Four months after losing the 2012 presidential election, the GOP released a 100-page ‘autopsy’ report, an analysis of what went wrong and how to fix it. Among other things, the autopsy said that the Republican Party was having difficulty convincing voters outside the party that it cared about them. Two years later, in its own self-examination, the Democratic National Committee says that Democrats themselves have a messaging problem: no one knows what the Democratic Party stands for.
“It is strongly believed that the Democratic Party is loosely understood as a long list of policy statements and not as people with a common set of core goals,” reads the party’s 2014 preliminary autopsy, released Saturday at the DNC’s Winter Meeting in Washington, D.C.
The DNC’s report, nine pages including a front and back cover, lays out several party goals. They include: launching a “National Narrative Project” to create a “values-based” message to appeal to voters; strengthening relations with state parties, winning state legislatures ahead of the 2020 redistricting; and finding more candidates at the state, local, and federal level.
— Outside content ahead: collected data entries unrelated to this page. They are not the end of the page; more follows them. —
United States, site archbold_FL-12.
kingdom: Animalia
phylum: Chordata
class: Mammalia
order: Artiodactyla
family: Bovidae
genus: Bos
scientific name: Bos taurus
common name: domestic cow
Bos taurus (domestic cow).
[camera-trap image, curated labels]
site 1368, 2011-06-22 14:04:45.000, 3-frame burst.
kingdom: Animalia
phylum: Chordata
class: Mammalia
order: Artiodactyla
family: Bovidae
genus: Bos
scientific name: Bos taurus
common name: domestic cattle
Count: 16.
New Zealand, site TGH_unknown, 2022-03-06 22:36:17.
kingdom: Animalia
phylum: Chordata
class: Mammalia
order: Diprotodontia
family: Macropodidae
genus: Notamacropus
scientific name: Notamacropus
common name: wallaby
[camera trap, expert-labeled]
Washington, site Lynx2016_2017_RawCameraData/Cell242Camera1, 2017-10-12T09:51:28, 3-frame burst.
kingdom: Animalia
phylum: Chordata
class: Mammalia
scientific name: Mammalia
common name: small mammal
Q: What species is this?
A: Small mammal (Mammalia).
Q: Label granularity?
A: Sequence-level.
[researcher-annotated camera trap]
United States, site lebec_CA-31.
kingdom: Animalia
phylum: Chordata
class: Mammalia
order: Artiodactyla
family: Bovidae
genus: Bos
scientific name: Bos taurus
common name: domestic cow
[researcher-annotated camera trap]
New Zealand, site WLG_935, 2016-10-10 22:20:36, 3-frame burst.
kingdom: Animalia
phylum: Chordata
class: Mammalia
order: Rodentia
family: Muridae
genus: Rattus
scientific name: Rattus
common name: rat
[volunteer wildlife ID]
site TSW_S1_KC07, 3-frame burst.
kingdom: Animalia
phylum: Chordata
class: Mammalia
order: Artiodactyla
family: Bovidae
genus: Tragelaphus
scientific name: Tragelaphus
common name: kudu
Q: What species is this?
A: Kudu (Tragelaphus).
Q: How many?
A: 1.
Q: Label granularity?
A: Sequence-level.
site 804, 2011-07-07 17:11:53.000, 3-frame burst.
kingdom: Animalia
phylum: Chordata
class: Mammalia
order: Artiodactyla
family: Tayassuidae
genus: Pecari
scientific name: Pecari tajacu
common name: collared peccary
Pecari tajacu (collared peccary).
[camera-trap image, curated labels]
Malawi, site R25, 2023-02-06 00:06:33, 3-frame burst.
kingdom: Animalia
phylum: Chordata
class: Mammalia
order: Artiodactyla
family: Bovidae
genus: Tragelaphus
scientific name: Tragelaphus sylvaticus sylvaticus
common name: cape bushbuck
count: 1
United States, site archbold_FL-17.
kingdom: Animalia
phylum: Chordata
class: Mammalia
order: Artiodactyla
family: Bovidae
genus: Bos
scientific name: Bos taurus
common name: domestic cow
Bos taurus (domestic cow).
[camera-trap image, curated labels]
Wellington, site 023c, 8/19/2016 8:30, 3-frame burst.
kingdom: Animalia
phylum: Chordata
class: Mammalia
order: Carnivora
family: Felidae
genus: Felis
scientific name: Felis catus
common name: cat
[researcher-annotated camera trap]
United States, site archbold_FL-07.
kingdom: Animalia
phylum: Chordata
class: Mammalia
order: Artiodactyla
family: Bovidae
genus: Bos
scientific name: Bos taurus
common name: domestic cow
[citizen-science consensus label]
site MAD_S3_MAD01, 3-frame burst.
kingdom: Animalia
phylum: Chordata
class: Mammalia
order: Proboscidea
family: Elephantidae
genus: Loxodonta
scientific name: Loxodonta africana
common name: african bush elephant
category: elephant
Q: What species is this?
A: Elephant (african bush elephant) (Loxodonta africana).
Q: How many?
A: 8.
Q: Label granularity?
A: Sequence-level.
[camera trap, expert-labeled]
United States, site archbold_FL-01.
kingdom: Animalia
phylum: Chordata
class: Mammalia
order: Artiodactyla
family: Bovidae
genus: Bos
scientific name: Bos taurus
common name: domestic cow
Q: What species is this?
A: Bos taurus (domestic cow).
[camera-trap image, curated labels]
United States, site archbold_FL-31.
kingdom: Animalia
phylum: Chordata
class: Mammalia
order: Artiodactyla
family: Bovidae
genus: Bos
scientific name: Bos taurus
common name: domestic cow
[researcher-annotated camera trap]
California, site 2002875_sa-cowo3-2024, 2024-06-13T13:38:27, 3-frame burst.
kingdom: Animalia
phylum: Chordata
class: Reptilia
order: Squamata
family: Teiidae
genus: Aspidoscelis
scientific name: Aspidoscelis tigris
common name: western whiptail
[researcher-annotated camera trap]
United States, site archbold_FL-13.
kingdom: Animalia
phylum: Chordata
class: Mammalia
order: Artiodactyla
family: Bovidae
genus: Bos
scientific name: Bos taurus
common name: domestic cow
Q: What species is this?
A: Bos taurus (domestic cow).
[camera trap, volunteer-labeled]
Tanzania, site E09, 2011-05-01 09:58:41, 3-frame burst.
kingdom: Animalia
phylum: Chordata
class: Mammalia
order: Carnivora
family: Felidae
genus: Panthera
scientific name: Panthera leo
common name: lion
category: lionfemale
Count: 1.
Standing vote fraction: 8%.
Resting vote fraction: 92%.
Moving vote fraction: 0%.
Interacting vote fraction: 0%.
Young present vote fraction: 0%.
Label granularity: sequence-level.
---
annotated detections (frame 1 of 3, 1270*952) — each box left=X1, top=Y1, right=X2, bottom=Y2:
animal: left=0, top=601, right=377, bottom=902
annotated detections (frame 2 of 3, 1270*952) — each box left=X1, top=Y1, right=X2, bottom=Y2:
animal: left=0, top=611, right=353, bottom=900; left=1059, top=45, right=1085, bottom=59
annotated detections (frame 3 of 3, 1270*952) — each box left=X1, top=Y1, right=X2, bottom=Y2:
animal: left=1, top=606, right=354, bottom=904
The report also calls on the party to win back white Southern voters, and to build support for an explicit right to vote in the constitution. On Saturday, the DNC unanimously passed a resolution supporting a constitutional amendment protecting every individual’s right to vote at its winter meeting.
The autopsy was criticized online by reporters and Republicans for containing typos, lacking substantial policy suggestions, and explicitly calling for an improvement of party “narrative,” a word that holds a negative connotation for the Democrats' critics. And Reince Priebus, the Republican National Committee chairman, also tweeted about the page count.
The RNC argued that the DNC autopsy showed that the party wasn’t willing to admit why it lost so many seats last fall. “The first step toward fixing a problem is admitting that you have one, but it’s clear the DNC isn’t willing to come to terms with why their party lost in historic fashion last November,” RNC spokesman Michael Short said in a statement, according to Time magazine. “The reality is their divisive message doesn’t resonate and their liberal policies don’t work.”
The DNC plans to release an in-depth plan for the party through the 2022 election this May. Until then, DNC Chairwoman Debbie Wasserman Schultz, a Florida Representative, says, the party is ready for criticism. “This morning we’re going to hear some tough love, and frankly we need to hear it,” she said on Saturday.